When using glacier outlines to assess changes, it is crucial to understand their accuracy. Assessing accuracy can be difficult because high-resolution reference data are often scarce. Additionally, any manual corrections made to the raw outlines (e.g. such as debris cover) may reflect the bias of the analyst rather than the effectiveness of the algorithm used (Paul et al., 2013). It is therefore essential to establish an uncertainty even after achieving high-accuracy mapping. Uncertainty often arises from the resolution of the satellite image, and from the contrast between the glacier and the surrounding terrain (Burgess and Sharp, 2004; DeBeer and Sharp, 2007).

To estimate glacier mapping uncertainty, first we tested multiple digitizations (e.g. Paul et al., 2013; Tielidze et al., 2022). A sub-sample of two glaciers from the medium-resolution SPOT image, 1988, were re-digitized by three different operators. The selected glaciers included debris-free Brown and one unnamed debris-covered glacier with a GLIMS ID of G073625E53121S. The uncertainty for the debris-free Brown Glacier based on normalized standard deviation (NSD – delineations by multiple digitalizations divided by the mean glacier area for all outlines) was 2.0 %. In contrast, the debris-covered glacier exhibited a much higher uncertainty of 5.3 %. We applied the same methodology to these glaciers using the high-resolution Pléiades image from 2019. The mapping uncertainty for the debris-free glacier was determined to be 1.1 %, while the debris-covered glacier exhibited a considerably higher uncertainty of 5.1 % (Fig. 3a–d).

Figure 3 An example of multiple digitization for debris-free Brown (a, b) and debris-covered G073625E53121S (b, c) glacier termini. (a, c) SPOT scene (9 January 1988). (b, d) Pléiades scene (7 April 2019). Insert map in panel (b) shows location of the selected glaciers relative to other glaciers.

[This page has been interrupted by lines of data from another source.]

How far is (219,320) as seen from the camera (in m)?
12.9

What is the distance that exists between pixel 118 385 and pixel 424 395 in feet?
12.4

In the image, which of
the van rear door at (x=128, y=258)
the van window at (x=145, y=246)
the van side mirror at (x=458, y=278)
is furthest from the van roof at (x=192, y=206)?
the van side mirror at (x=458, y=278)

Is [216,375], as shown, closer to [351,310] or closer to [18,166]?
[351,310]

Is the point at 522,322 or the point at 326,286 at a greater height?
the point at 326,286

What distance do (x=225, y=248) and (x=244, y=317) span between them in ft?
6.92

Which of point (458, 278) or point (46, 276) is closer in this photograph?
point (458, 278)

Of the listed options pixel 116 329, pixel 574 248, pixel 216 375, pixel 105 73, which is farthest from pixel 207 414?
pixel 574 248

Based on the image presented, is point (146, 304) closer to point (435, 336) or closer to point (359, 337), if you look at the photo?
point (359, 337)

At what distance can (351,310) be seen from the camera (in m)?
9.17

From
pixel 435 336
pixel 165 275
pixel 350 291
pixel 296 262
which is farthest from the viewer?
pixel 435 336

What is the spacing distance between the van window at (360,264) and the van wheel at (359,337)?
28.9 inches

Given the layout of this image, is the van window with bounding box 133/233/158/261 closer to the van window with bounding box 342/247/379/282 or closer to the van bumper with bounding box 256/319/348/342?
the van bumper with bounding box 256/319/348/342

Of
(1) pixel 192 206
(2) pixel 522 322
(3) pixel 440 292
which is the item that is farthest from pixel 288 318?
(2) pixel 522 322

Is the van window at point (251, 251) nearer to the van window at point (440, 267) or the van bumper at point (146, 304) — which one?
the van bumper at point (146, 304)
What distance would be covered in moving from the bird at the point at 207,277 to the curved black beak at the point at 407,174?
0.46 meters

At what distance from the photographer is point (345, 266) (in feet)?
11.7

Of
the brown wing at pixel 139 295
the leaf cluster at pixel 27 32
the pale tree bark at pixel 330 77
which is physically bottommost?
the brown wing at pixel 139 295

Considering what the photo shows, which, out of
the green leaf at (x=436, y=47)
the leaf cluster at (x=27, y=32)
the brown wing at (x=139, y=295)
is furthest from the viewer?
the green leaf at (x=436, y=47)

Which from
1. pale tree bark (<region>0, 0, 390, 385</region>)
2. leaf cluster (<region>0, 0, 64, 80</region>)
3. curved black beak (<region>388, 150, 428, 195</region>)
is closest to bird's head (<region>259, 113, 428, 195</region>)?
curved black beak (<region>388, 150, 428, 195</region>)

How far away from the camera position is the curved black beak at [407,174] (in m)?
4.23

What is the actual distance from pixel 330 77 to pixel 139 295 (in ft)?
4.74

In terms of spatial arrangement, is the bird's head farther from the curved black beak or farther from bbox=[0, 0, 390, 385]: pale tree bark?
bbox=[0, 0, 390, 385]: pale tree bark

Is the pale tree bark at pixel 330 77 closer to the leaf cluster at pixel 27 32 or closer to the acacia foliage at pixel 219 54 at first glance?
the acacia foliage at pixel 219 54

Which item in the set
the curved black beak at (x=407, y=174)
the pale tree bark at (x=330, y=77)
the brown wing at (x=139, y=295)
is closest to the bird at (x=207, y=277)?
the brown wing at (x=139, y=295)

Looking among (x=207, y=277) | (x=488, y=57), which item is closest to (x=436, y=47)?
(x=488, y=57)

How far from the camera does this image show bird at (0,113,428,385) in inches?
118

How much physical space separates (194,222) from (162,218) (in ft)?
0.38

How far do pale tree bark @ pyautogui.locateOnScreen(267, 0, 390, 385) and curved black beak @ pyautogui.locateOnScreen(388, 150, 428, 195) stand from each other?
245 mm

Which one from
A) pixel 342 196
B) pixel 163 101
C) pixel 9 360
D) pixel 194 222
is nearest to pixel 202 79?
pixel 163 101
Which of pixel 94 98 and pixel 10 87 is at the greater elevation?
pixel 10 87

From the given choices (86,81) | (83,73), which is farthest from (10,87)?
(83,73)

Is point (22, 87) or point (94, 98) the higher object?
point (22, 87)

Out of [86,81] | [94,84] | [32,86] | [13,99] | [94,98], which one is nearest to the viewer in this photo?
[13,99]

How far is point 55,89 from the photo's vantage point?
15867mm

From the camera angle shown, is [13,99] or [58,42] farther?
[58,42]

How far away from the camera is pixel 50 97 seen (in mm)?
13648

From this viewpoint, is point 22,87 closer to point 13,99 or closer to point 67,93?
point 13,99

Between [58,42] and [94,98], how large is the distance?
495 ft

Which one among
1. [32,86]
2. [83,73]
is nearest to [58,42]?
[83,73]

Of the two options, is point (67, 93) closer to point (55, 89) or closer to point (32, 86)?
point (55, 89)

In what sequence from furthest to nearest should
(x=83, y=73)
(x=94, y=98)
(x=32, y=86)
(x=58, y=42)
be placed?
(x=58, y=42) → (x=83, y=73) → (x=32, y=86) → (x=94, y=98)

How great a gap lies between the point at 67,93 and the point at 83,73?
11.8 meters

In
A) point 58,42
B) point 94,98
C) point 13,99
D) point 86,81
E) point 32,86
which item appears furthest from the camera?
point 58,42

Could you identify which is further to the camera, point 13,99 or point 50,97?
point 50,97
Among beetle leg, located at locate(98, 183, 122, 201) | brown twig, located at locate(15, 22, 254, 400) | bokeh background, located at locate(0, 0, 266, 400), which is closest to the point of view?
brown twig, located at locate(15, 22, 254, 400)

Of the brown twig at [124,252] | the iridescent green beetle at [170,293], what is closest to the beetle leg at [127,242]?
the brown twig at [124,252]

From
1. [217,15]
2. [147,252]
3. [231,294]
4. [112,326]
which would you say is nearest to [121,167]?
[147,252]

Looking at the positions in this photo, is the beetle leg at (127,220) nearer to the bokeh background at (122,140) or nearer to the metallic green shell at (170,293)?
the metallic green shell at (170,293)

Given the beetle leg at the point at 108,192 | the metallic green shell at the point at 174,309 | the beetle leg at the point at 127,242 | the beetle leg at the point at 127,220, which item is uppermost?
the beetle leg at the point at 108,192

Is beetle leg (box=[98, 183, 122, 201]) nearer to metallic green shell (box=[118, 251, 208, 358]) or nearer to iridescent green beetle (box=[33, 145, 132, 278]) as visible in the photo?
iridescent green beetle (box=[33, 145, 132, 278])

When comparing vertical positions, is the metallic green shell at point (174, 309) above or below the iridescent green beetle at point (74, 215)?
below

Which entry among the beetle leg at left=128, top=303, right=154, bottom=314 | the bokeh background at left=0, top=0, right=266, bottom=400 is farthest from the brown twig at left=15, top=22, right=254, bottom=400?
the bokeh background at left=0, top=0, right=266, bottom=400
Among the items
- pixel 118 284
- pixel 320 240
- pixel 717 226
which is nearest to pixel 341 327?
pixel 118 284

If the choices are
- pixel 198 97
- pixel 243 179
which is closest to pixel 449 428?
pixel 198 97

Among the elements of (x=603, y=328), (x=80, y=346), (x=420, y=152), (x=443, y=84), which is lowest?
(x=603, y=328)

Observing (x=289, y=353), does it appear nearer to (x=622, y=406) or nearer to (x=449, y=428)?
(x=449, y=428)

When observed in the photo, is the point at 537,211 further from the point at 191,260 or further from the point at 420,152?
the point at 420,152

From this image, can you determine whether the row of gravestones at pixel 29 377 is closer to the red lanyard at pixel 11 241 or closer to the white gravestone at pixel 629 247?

To estimate the statistical uncertainty for each glacier, we used the buffer method as in Granshaw and Fountain (2006) and Bolch et al. (2010). This approach provides minimum and maximum area values, which we utilized to calculate the relative area difference. For the 1:50 000 scale topographic map, or glacier outlines from 1947, a 30 m buffer size proposed by Tielidze (2016) was used, yielding a total potential error of ±2.1 %. A 20 m buffer was used for 1988 glacier outlines, giving a total error of ±2.4 %. The chosen buffer is based on a previous multiple digitizing experiment from similar-resolution satellite images worldwide (Paul et al., 2013; Tielidze and Wheate, 2018), demonstrating that the variability in positioning typically falls within one pixel, or approximately ±10–30 m, depending on the image resolution. Despite the high resolution of the Pléiades images, we choose a 10 m buffer size for glacier contours from 2019, estimating a total uncertainty of ±1.9 %. This decision is primarily due to an extensive debris cover, which frequently complicates the mapping of glaciers.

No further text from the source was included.